Stempin: Polacy jeszcze zatęsknią za Angelą Merkel WYWIAD
3 października 2021Na czym polegał jest styl rządzenia i czy istniała alternatywa dla jej polityki wobec uchodźców? Czy nadszedł czas na charyzmatycznego przywódcę? Na te pytania w rozmowie z Deutsche Welle odpowiada prof. Arkadiusz Stempin*, autor wydanej w ubiegłym tygodniu biografii Angeli Merkel.
Deutsche Welle: Po 16 latach w fotelu kanclerskim Angela Merkel odchodzi na polityczną emeryturę. W Polsce niemiecka kanclerz była w przeszłości przedmiotem krytyki zarówno ze strony rządu, jak i opozycji. Dla jednych za bardzo mieszała się do spraw polskich, dla drugich była zbyt ugodowa wobec łamiącego praworządność obozu władzy. Czy pomimo tych zarzutów Polacy będą tęsknić za niemiecką kanclerz?
Prof. Stempin: Witold Waszczykowski (były minister spraw zagranicznych) powiedział, że nie zapłacze. Ja twierdzę, że zapłaczemy; podobnie jak Viktor Orban, który nie należał do jej wielkich adoratorów.
Zapłaczemy, bo co prawda ludzie są zastępowalni, ale w przypadku Merkel – na szczytach Unii, bo mam na myśli politykę europejską – zabraknie osoby, która potrafiła pogodzić sprzeczne interesy różnych stron. Nie zgodziła się na rozbicie Unii Europejskiej na jądro i peryferie, do czego dążył prezydent Francji (Emmanuel) Macron. Wprowadziła Fundusz Odbudowy, który miał zapobiec pęknięciu Unii na Południe i Północ. Starała się o jednolite stanowisko wobec Rosji w kwestii sankcji. Miała na uwadze dobro Unii, starała się nie dopuścić do jej rozpadu.

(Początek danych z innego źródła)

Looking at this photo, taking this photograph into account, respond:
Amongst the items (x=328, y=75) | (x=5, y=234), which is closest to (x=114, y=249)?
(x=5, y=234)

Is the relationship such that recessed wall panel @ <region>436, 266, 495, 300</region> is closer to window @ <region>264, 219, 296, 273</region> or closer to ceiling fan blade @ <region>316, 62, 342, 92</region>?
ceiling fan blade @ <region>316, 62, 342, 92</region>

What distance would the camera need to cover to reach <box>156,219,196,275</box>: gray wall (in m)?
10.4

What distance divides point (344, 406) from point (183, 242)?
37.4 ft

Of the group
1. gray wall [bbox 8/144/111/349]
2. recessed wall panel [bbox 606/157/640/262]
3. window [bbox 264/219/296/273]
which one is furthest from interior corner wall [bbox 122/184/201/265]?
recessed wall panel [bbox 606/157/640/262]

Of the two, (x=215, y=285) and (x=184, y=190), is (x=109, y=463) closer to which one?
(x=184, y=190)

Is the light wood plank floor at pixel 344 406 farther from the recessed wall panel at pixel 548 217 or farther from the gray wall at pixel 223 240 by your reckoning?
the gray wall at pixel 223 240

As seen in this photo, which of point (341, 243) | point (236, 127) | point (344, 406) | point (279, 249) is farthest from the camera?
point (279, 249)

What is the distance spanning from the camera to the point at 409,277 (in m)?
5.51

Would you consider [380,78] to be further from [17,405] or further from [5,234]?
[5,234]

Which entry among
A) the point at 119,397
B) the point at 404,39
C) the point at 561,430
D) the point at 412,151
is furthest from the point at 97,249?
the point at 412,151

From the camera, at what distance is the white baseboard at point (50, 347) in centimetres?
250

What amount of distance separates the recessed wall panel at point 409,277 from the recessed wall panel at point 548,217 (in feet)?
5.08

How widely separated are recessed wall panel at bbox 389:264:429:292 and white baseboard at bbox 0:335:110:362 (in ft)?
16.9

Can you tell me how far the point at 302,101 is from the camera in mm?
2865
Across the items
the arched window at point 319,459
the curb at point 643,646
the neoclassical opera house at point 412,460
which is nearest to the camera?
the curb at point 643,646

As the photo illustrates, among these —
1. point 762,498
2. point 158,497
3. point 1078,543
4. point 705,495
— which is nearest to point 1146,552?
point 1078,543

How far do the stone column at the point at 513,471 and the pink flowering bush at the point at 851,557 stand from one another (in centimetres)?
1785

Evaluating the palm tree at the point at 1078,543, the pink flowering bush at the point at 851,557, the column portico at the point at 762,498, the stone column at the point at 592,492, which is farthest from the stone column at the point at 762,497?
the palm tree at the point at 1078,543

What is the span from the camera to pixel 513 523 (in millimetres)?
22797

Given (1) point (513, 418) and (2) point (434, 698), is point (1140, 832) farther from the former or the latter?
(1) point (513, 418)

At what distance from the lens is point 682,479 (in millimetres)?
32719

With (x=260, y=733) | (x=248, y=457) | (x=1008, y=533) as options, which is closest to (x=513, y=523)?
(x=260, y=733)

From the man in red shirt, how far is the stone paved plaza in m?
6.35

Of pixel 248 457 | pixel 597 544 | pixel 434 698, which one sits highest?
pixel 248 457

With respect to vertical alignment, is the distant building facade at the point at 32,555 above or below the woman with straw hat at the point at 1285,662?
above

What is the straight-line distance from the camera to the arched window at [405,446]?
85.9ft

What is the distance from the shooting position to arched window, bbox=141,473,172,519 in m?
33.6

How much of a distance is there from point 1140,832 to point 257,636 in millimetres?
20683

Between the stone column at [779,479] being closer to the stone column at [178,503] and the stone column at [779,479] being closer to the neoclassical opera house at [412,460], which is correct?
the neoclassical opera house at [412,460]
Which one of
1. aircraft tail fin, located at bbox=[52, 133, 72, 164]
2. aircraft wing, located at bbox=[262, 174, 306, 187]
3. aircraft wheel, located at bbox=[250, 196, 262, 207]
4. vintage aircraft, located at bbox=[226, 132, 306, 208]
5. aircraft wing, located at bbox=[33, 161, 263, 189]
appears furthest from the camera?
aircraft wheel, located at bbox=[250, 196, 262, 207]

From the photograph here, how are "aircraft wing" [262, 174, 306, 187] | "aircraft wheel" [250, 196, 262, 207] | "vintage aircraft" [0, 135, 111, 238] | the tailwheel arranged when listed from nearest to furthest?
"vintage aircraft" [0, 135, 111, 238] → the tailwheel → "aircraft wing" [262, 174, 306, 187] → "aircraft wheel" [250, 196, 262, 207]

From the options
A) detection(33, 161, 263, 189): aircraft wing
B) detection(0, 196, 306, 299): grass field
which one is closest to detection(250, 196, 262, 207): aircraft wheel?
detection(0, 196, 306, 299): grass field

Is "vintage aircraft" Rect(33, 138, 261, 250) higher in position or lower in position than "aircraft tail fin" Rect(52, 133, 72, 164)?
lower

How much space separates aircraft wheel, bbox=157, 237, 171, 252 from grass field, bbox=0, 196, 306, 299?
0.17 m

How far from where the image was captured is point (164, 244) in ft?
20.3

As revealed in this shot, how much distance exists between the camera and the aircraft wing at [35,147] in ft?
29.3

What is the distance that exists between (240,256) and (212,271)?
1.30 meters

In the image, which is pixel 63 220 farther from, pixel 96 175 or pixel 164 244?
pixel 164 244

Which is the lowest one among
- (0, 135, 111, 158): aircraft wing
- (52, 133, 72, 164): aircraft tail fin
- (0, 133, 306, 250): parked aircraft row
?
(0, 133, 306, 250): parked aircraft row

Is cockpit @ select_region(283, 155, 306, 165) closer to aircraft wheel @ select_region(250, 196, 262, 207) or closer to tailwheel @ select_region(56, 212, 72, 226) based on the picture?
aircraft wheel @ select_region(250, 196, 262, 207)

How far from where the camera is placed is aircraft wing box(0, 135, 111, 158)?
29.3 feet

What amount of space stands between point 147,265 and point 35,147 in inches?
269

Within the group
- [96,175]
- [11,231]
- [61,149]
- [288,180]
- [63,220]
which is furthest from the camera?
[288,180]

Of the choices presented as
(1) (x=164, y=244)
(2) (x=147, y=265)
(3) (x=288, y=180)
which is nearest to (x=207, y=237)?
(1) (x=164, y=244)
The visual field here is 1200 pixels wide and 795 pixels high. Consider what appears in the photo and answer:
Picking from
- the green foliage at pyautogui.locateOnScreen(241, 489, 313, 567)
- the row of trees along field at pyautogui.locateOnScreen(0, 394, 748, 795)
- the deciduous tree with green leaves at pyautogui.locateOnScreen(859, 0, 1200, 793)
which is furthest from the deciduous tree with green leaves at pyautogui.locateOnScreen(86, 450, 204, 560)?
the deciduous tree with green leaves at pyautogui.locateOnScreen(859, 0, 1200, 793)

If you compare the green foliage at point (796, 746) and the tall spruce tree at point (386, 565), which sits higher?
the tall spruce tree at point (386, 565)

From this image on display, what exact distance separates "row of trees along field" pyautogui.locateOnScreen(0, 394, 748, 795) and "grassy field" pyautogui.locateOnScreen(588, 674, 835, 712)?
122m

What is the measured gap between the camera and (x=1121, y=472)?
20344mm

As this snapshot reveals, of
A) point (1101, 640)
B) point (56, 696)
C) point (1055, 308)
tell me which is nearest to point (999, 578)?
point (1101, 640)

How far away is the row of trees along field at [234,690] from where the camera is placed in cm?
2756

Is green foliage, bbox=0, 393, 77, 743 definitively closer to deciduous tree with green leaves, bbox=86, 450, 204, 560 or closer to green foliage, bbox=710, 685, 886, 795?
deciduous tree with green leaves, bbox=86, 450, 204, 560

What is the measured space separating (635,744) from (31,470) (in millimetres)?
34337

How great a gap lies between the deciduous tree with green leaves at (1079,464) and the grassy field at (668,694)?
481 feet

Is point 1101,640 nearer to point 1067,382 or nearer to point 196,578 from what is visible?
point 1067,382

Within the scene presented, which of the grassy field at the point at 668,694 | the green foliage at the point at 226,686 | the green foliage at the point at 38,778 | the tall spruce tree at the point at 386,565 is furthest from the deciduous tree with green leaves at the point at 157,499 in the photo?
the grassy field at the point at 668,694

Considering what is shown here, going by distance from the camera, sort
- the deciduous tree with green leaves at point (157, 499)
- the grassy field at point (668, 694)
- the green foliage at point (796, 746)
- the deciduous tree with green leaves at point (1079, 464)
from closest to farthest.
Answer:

Jej pożegnalna wizyta w Warszawie, podczas której, pomimo napiętych relacji z polskim rządem, apelowała o dialog i kompromis, wpisuje się w tę strategię.
- Spotykała się ze wszystkimi, także z czarnymi charakterami w rodzaju Erdogana, Putina czy Trumpa, przymykała oko na kwestie praworządności w Polsce i na Węgrzech. W polityce wobec Warszawy kierowała się zasadą utrzymania jedności UE.
W swojej książce dużo miejsca poświęca pan wpływom domu rodzinnego na osobowość Merkel. Co wyniosła przyszła szefowa CDU i kanclerz RFN z domu zdominowanego przez jej ojca - „czerwonego pastora”?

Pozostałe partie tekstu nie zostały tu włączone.